Thanks, interesting. True, I run mostly locally ripped CD:s so no network load at all.
Sound like a good idea to set the hifi-network to 100mbit for everything. not that I have much else, an ifi zen router to get AirPlay and Spotify. Will try anyway.
I use some old switches to network my house. They have a couple of Gb ports which I use for the “backbone” connecting them to each other and to the router. The main ports are all 100Mb so all peripheral devices connect to these, include the 100Mb Naim streamers.
My ISP supplied router has the option to run at 100Mb, and EEE (energy efficient ethernet) both of which I have enabled.
Hi - it depends on what speed has been negotiated for the link.
If the link has negotiated at 1Gbps then yes there is more scope for noise as all 4 pairs are active. If 100 Mbps is negotiated it only uses 2 pairs that are active and energised. A 1 GigE interface can be told to engage at 100 Mbps (aka as Fast Ethernet) , or even 10Mbps such that only 2 pairs are used.
I was trying to read the documentation and use the EtherREGEN.
According to Uptone the device that own the DAC should be connected to the B-port which runs at 100Mbps. The Dac is the sensitive part so that seem logical. So I should connect the streamer to the B-port and not the Player port as Melco suggest.
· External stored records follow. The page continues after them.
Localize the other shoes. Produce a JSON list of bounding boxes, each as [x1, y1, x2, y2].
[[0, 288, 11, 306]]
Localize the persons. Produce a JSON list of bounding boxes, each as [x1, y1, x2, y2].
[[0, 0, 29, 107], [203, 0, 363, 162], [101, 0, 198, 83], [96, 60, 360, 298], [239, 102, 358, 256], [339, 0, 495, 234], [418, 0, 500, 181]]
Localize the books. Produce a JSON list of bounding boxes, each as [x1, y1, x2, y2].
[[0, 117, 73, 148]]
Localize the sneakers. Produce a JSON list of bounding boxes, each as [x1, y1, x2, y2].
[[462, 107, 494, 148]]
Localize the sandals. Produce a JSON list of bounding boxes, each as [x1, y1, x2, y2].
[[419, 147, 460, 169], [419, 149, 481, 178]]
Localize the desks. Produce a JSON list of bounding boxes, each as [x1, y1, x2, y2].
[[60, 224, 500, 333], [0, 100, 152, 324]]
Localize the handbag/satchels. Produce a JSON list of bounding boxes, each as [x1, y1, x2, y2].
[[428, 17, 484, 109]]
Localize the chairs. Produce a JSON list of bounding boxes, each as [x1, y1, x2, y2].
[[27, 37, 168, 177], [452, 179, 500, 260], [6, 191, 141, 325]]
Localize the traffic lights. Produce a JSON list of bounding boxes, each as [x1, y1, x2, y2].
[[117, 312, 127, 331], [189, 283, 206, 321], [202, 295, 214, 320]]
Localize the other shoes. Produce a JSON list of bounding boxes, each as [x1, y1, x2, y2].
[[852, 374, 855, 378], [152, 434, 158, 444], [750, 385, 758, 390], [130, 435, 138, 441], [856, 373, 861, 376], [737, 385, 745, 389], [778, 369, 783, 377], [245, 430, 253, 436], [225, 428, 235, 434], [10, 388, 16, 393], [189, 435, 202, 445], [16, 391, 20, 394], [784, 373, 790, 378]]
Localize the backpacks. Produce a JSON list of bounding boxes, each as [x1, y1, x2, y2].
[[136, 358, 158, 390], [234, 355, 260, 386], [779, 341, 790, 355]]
Now lucky me as I had already discovered you could connect a USB-DAC directly to the Melco without going via the network. And with some USB regeneration boxes it sounds even better to me. As you still control the thing with a UPnP controller there must be a streamer in there. And now the Melco is connected to the B-port.
Ok as long as it sounds good… it’s worth remembering a USB connection is also a network connection, it’s just not Ethernet and uses different protocols. Modern USB effectively uses two pairs. But all the consideration of serialisation clocks and common mode noise equally apply to USB as they do to Ethernet.
Year, but it is left alone relatively well compared to a network. And I have a serious two-box solution that un-USB everything. I first spent a lot of time and effort with I2S. It never felt right. Old AES/EBU with a decent low-cost DH Labs 110 cable is much nicer playing music. Will check-out better cables later.